The operating parameters of the works 1950–1962 were as follows:

Operating parameters of the West Kent sewage works 1950–1962
| Year | Discharge, million gallons per day | Biochemical Oxygen Demand (BOD), parts per million | BOD load, tons per day |
|---|---|---|---|
| 1950–53 | 22.6 | 230 | 23.2 |
| 1954–56 | 23.8 | 221 | 23.5 |
| 1957–59 | 25.0 | 191 | 21.3 |
| 1960–62 | 28.9 | 220 | 28.3 |

West Kent works was in the top three or four largest sewage works that discharge into the tidal Thames.

Sewage works discharging into the tidal Thames, 1960-62
| Sewage works | Flow |  | BOD load |  |
| million gallons per day | Per cent | tons per day | Percent |
| Beckton | 211 | 43.1 | 91 | 32.4 |
| Crossness | 109 | 22.3 | 95.5 | 34.0 |
| Mogden | 92.4 | 19.0 | 27 | 9.6 |
| West Kent | 28.9 | 5.9 | 28.3 | 10.0 |
| 18 others (sum) | 47.7 | 9.7 | 39.2 | 14.0 |
| Total | 489 | 100 | 281 | 100 |

New works were designed in 1964 capable of treating a dry weather flow of 36 million gallons per day (164 Ml/d) and of giving an effluent with a biochemical oxygen demand of 20 parts per million (ppm).

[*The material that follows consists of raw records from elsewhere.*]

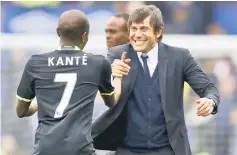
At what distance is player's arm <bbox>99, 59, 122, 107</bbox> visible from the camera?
5.27 meters

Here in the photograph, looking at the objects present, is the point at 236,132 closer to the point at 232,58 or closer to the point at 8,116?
the point at 232,58

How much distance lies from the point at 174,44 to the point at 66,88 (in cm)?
489

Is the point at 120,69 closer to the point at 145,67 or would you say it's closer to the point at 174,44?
the point at 145,67

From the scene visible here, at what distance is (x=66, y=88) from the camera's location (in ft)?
16.7

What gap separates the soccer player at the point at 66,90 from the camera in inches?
198

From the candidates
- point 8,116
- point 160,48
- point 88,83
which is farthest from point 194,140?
point 88,83

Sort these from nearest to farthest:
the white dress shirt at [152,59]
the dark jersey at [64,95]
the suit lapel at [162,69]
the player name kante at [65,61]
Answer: the dark jersey at [64,95] → the player name kante at [65,61] → the suit lapel at [162,69] → the white dress shirt at [152,59]

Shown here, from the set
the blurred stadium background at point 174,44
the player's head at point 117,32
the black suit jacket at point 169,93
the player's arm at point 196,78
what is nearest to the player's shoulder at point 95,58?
the black suit jacket at point 169,93

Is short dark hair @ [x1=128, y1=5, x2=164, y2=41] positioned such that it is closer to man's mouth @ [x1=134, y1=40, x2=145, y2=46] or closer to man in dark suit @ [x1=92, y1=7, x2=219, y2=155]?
man in dark suit @ [x1=92, y1=7, x2=219, y2=155]

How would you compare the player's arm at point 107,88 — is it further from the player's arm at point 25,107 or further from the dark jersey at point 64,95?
the player's arm at point 25,107

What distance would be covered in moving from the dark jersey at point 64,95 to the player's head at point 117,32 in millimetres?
1701

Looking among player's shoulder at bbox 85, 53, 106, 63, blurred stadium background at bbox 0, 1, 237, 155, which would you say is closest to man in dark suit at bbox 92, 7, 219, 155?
player's shoulder at bbox 85, 53, 106, 63

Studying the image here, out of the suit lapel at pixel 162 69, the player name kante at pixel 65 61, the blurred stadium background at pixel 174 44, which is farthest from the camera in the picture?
the blurred stadium background at pixel 174 44

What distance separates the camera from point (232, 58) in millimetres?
9930
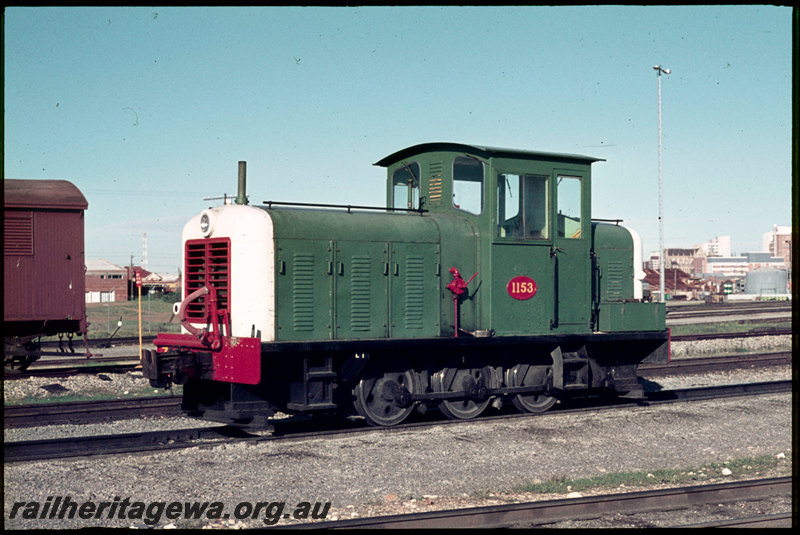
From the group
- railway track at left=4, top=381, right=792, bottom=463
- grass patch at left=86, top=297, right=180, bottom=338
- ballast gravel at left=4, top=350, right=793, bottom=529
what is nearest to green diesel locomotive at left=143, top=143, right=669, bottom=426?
railway track at left=4, top=381, right=792, bottom=463

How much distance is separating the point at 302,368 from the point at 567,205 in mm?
4513

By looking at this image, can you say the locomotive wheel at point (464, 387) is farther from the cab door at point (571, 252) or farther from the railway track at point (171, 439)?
the cab door at point (571, 252)

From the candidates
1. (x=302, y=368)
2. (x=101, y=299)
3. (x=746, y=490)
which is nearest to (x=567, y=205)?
(x=302, y=368)

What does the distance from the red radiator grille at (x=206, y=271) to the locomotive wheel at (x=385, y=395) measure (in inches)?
78.2

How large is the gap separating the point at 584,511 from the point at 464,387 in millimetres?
4665

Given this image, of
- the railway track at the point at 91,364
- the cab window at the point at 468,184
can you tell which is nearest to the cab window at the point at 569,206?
the cab window at the point at 468,184

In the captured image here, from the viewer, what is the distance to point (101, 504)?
20.1 feet

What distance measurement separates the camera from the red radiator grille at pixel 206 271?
9.31 metres

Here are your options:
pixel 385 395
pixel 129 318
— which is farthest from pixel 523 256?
pixel 129 318

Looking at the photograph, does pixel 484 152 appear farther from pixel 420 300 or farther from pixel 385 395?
pixel 385 395

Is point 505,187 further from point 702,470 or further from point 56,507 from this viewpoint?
point 56,507

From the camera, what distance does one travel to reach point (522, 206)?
1070 centimetres

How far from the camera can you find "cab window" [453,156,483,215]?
10.6 metres

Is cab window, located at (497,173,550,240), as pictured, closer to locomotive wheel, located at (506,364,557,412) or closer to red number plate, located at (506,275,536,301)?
red number plate, located at (506,275,536,301)
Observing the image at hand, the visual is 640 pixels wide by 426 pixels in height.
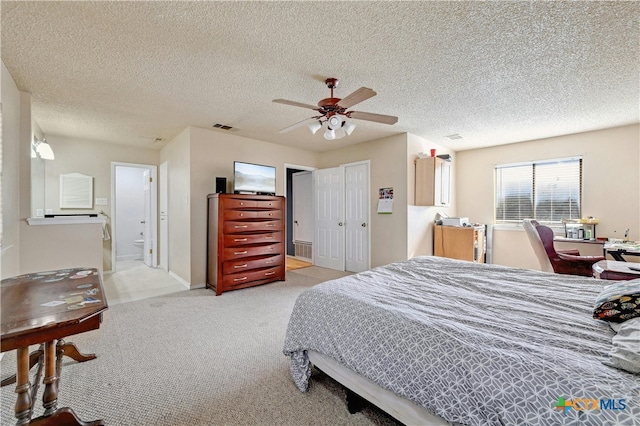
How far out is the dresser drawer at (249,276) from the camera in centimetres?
391

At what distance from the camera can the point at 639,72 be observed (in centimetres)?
246

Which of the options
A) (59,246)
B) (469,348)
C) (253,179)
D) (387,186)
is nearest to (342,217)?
(387,186)

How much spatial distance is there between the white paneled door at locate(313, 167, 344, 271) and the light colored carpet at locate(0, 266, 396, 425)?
104 inches

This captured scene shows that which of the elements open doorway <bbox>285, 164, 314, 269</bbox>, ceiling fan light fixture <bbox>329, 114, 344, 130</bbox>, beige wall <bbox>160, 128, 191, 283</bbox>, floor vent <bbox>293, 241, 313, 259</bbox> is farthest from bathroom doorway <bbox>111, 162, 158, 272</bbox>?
ceiling fan light fixture <bbox>329, 114, 344, 130</bbox>

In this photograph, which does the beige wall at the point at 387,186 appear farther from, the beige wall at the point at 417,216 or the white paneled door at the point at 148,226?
the white paneled door at the point at 148,226

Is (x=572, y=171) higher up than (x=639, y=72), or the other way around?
(x=639, y=72)

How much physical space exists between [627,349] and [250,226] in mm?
Answer: 3880

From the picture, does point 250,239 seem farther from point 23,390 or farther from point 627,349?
point 627,349

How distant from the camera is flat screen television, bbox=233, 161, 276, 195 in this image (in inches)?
165

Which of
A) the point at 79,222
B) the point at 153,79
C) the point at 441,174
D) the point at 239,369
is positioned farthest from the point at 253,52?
the point at 441,174

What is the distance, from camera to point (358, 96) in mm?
2178

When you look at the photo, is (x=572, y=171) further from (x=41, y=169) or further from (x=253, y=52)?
(x=41, y=169)

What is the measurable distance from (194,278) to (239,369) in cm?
251

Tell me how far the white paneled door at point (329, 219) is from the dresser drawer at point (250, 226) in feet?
4.59
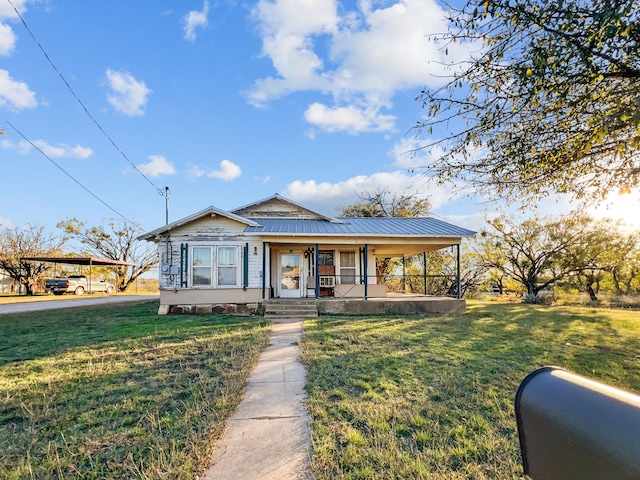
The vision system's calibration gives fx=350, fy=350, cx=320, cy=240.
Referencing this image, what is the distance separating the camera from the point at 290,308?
12.9m

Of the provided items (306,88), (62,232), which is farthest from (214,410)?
(62,232)

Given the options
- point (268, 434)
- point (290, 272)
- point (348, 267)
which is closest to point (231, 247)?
point (290, 272)

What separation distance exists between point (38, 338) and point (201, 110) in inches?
415

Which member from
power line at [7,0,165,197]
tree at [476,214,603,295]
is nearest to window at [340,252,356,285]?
tree at [476,214,603,295]

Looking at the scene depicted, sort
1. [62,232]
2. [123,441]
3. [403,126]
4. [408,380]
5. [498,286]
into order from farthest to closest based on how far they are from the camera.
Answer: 1. [62,232]
2. [498,286]
3. [403,126]
4. [408,380]
5. [123,441]

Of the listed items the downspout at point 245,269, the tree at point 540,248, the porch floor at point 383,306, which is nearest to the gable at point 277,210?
the downspout at point 245,269

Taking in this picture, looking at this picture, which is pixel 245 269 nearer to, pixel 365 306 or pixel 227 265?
pixel 227 265

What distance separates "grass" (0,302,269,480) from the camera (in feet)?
10.1

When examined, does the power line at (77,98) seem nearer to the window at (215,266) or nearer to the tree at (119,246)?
the window at (215,266)

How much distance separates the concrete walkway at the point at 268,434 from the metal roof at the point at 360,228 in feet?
26.9

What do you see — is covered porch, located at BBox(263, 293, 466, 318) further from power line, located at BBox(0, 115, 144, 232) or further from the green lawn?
power line, located at BBox(0, 115, 144, 232)

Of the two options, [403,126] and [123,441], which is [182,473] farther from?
[403,126]

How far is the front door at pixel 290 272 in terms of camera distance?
15586 mm

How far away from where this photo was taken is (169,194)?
83.8ft
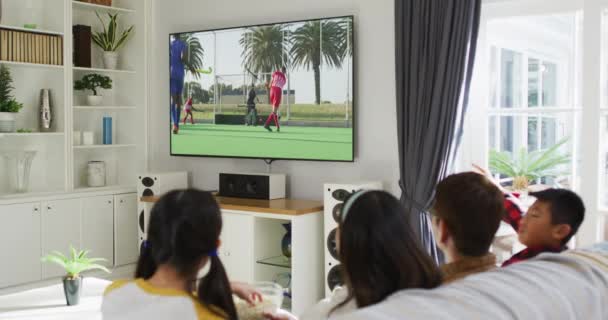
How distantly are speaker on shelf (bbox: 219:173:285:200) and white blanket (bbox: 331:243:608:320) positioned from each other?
3599mm

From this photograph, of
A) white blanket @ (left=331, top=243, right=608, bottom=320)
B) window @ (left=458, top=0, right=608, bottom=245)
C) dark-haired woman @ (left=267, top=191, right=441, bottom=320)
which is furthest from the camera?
window @ (left=458, top=0, right=608, bottom=245)

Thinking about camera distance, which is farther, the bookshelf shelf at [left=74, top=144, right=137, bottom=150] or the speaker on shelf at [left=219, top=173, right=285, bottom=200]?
the bookshelf shelf at [left=74, top=144, right=137, bottom=150]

By 2000 the works was a conventional activated sludge plant, with a capacity of 311 Ml/d. The catchment area includes: Bexley, Bromley, Croydon, Dartford Sevenoaks, Tandridge, and Tonbridge and Malling. The works comprised:

- Fine screens
- Constant velocity grit channels
- Screening conditioning and grit washing plant
- Primary sedimentation tanks
- Aeration lanes using diffused air aeration
- Final settlement tank
- Return activated sludge facilities
- Sludge treatment
- Storm tank
- Pumping stations

In 2000 the power station at the works was destroyed in a fire. A combined heat and power biogas power station was built. The station used biogas from the sewage to generate by gas engines 2.3 MW of electricity which is sufficient for the sewage works load of 1.8 MW with surplus exported to the National Grid. In addition the power station generates 2 MW of heat for the digester load.

In association with the Thames Tideway Scheme an upgrade to the works was commissioned in 2012. New plant included:

- Three aeration lanes (80 m long, 8.3 m wide, 6 m deep) and new blowers
- Two 15 m diameter picket fence thickeners
- Two belt thickeners
- Odour control units comprising a primary biofilter and secondary dry carbon polisher
- Upgrades to the existing blowers

These works increased the capacity of the works to 346 Ml/day.

Sludge from the works was used for agricultural purposes. In 2015 a thermal hydrolysis unit was commissioned.

== Owners ==
The works was owned by the West Kent Main Sewerage Board from 1875 to 1974. It was then owned by the Thames Water Authority, and from 1989 by Thames Water.